Я не сразу поняла, о чем он, а потом мой рот раскрылся.

— «Duryea»? — сказала я. — У вас есть автомобиль?

Он кивнул, мой рот раскрылся еще шире. Когда я впервые увидела автомобиль, я думала, его тянут невидимые лошади. Во всей стране было меньше сотни работающих автомобилей. Они были для элиты, вещью странных миллионеров. В редких случаях, когда «Duryea Motor Wagon» появлялся, гремя, на улицах Китайского квартала, все собирались посмотреть на замысловатый прибор, и водители гордо махали, словно принцы восхищенной толпе.

— Почему же я вас ни разу не видела на машине, мистер Сю?

— Я оставляю ее в конюшне, которую снимаю вне Китайского квартала, — сказал он. — Кататься чудесно, мисс Сян, и моя «жена» любила, когда я брал ее с собой, — он глубоко вдохнул, встал и прошел по комнате. Свет из окон сделал его силуэтом. Квартира была такой большой, что он словно тонул в пространстве, одиноко плыл по океану.

— Как она проводила дни?

— Она ходила в миссионерскую школу, — сказал он. — За каждую хорошую оценку я награждал ее лимонной карамелькой.

— Что за лимонная карамелька?

— Вкусная твердая конфета. Хотите, мисс Сян? Или лучше мятную?

— Может, позже, мистер Сю, — сказала я, чтобы быть вежливой. — Я не знала никого, кому так нравятся конфеты.

— Конфета — часть того, как я решил жить, — сказал он. Его улыбка обезоруживала бы, если бы боль не была видна за ней. — На сахарной плантации заставляли работать, пока солнце жгло спину, и надзиратели били меня, если я плохо работал. Приходилось трудиться весь день, даже если мышцы болели. Я всегда хотел пить, кожа была сухой, и я был окружен сахарным тростником. Вокруг меня были сладости, которые нельзя было попробовать. Я страдал днями, чтобы другие могли пробовать сладости.

— Я думала, вы ели конфеты, потому что не любили сигары. А теперь понимаю, что конфеты означают для вас, — сказала я. — То, что вы едите сладости, подтверждает вашу свободу, да?

Он задумчиво кивнул.

— И чистые руки. Мои ладони всегда были в мозолях и грязи, когда я был мальчиком. Теперь для меня важны чистые руки, — он прошел к комоду, опустил руки в чашу и потер их там. Мы молчали миг, он пронзал меня задумчивым взглядом.
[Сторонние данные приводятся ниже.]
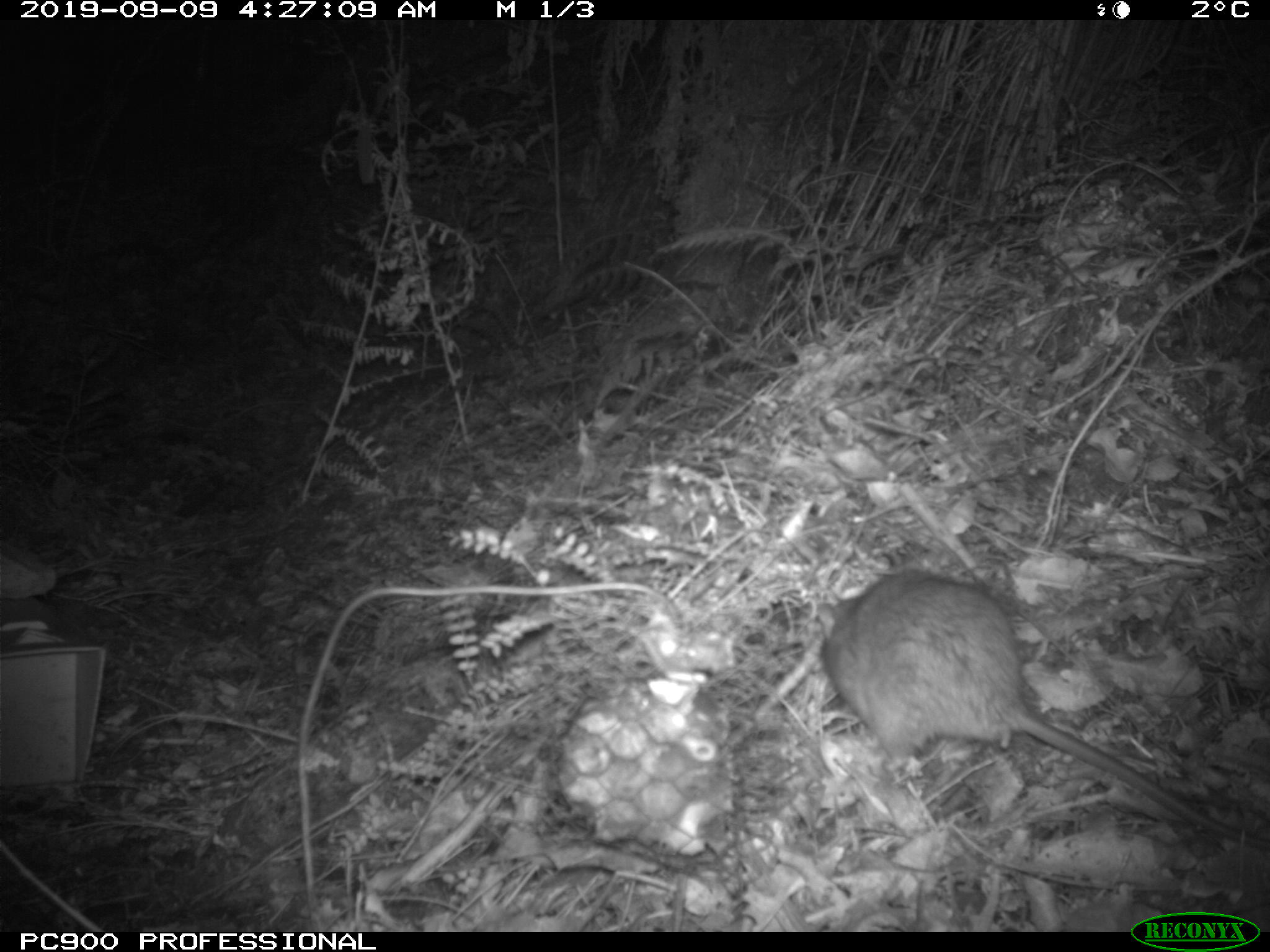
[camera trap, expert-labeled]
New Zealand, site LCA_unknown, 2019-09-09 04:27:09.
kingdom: Animalia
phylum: Chordata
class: Mammalia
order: Rodentia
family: Muridae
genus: Rattus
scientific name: Rattus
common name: rat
Rat (Rattus).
— Мисс Сян, могу я спросить, зачем вы занимаетесь своим делом?

— Что вы имеете в виду?

— В прошлом году вы спасли Китайский квартал, сразившись с огромным монстром. Вам за это не платили. Теперь вам платят за защиту Бок Чоя и его семьи, но вы идете на лишние шаги. Я вас видел.

— Что вы имеете в виду?

Он потер руки в воде, тихо плескался.

— Как когда вы изгоняли духа из фабрики сигар и нашли убийцу. Ваш босс дал вам задание, и вы его выполнили, но добавили еще десять лишних шагов.

— Если бы я делала только то, что от меня просят, — сказала я, — торжествовала бы несправедливость.

— Это вас ведет, мисс Сян? Непоколебимое чувство того, что верно, а что — нет?

— Кое-что правильно, мистер Сю. Кое-что неправильное.

— Мисс Сян, — он все мыл руки, — думаю, вы видите свою жизнь как череду обязательств, ожиданий, которые нужно оправдывать, сложных дел, которыми никто больше не занимается.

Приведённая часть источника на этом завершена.